So the weekend of my half ironman (I transferred my place to next November, giving me almost a year to get back to better than before), I went to Mexico. I travelled to a beautiful location on the Pacific shore near Puerto Vallarta, where I practiced yoga in wooden cabins perched above the jungle. I only had four days and three nights, but they were filled with healthy food, friendly people, sea, and sun, and exercise. I was rejuvenated. I was able to do all the yoga, I paddled along the shore in my kayak, and swam out through the waves and knew that my strength was still there, buried deep inside me. Silly as it may sound, I had been thinking that something within me had broken. My stubbornness, my drive to do my best and then more. Perhaps it was actually a physical thing that could dissolve or be snapped?
I came back from that trip knowing that there is a long way ahead of me. I also know that the things that are worthwhile, are also worth working for, but that not everything is equally worthwhile for everyone.
Back on the bike
A comment was made on my blog:
“One way to gauge the road you are on, is to find out which manner of action allows you to be of service to humanity. It is that path of service that allows you to develop your natural capacities. “Self esteem” as a source of personal development is fool’s gold. One actions always need to turn to others; the self will take care of itself”
And then a post was made on the happiness project website:
‘Do the work that you are suited for’
And finally I received an message from a friend (surprisingly not my sister this time) saying ‘You are Hannah, you are strong, don’t take it.’
These are all things I already knew, but often we ‘forget’ or ‘overlook’ our own knowledge because we are caught up in a multitude of other concerns.
I know what I want to do. I have known for a while. This combines doing exactly what I am very good at doing, and being of service. Because doing research for research’s sake is not really something I see much worth in (for myself – of course I am interested in reading the results of others’ work!). I want to see that my research is applicable, timely, helpful in some way. I want a goal: a knowledge gap that should be filled for a reason.
I also have a protective streak. Often I will not speak up just to protect myself or my own interests, but if I feel that someone else is affected, then I will speak truth to power without fear. Surely this is something that I can use.
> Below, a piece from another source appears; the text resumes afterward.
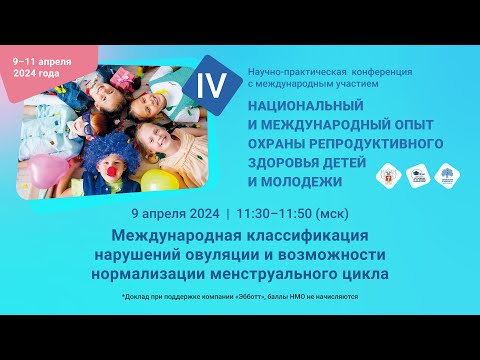 Международная классификация нарушений овуляции и возможности нормализации менструального цикла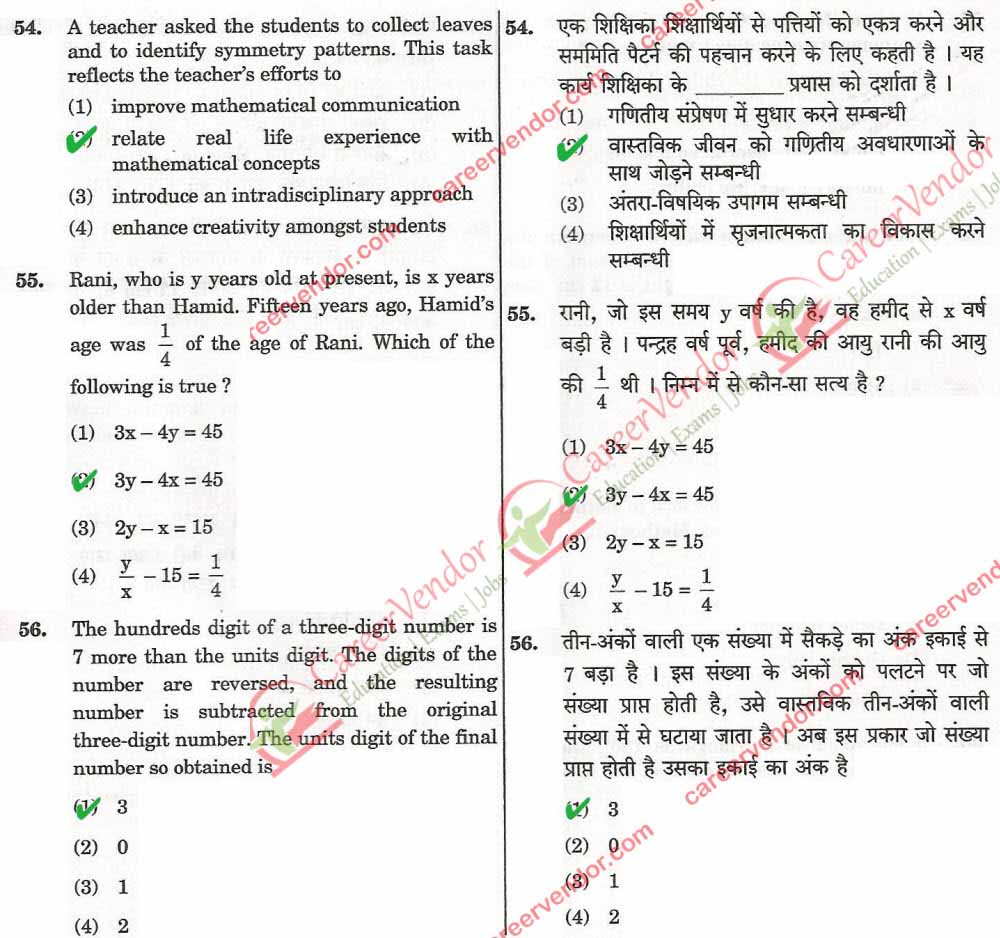 CTET Sept 2014 answer - Page 16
Surely there is a workplace where being an intelligent, honest, sporty, slightly (ahem) eccentric woman is a positive and not a negative description.
I took all of these thoughts and then I spoke up for myself for a change. I also decided to take my future plans seriously right now, and to start moving towards the next stage. Even though that fills me with trepidation, I am sure it will be worthwhile, and that many more mountains will be climbed along the way.